Tom Mueller, M.S. ’92 was working in the aerospace industry and enhancing his education at Loyola Marymount University when his master’s degree thesis propelled him to new heights.

As a youngster, Mueller had played a lot with miniature rockets and dreamed of launching his own company. That trajectory led to good jobs at Hughes Aircraft and TR, but he felt that he needed a more well-rounded education and that a master’s degree would improve his chances of moving into more challenging positions. Outside of work, Mueller had been active with the Reaction Research Society, an amateur rocketry association, where he developed a 50-pound thrust engine using liquid oxygen and kerosene as the propellants. He persuaded his adviser, LMU Faculty Hall of Fame member Professor Joe Callinan, to allow him to use the design for his thesis. Through this work, and the society contacts, Mueller met his next boss, Elon Musk, president of SpaceX.

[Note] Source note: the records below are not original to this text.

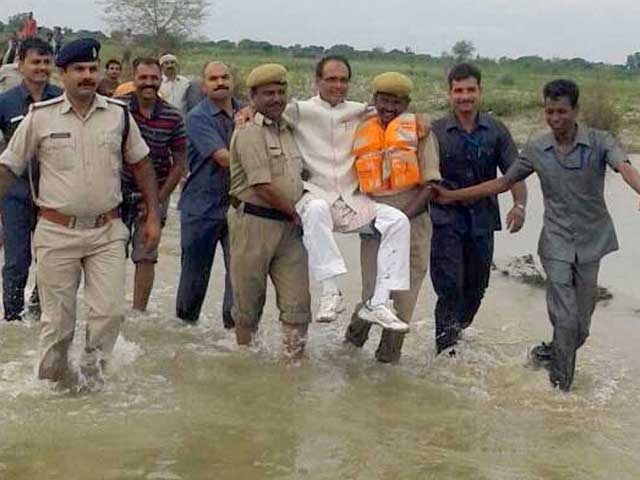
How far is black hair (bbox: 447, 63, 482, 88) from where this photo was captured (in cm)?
762

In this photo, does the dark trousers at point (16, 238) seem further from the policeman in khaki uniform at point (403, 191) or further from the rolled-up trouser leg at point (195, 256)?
the policeman in khaki uniform at point (403, 191)

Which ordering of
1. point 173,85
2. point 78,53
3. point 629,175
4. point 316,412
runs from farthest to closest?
1. point 173,85
2. point 316,412
3. point 629,175
4. point 78,53

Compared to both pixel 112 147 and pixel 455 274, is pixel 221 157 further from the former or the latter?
pixel 455 274

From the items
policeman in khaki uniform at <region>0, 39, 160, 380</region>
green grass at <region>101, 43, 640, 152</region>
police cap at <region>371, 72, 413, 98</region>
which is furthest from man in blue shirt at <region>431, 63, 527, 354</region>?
green grass at <region>101, 43, 640, 152</region>

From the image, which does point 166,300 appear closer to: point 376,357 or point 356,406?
point 376,357

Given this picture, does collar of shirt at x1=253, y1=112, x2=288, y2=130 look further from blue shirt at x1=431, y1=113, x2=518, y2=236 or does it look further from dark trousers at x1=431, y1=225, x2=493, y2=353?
dark trousers at x1=431, y1=225, x2=493, y2=353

The LMU alum, now a senior adviser for the company, became co-founder and vice president of propulsion development — and employee No. 1 — of Space Exploration Technologies or SpaceX. The ambitious, Hawthorne, California-based commercial developer of rockets and spacecraft has made headlines with its launch missions.

Mueller has maintained his ties to LMU since graduation; he was the 2013 Graduate Commencement speaker and received an honorary doctorate from the university; he’s been profiled in the award-winning LMU Magazine; and he’s given talks on campus. He said he returns to LMU to give back and that he “has a unique story to share that may be inspiring to some.”

When the Idaho native talks to young people, his message is a positive one. “Do what you love to do and have a can-do attitude,” he told a packed audience of students, faculty, alumni, staff and community members at LMU in March 2016. He also likes to talk to elementary school students. “They get really excited by the experiments,” he said.

Mueller has followed his sense of adventure throughout his life. “I was lucky I knew what I wanted to do at an early age,” he said. And he’s followed that path higher than he had imagined.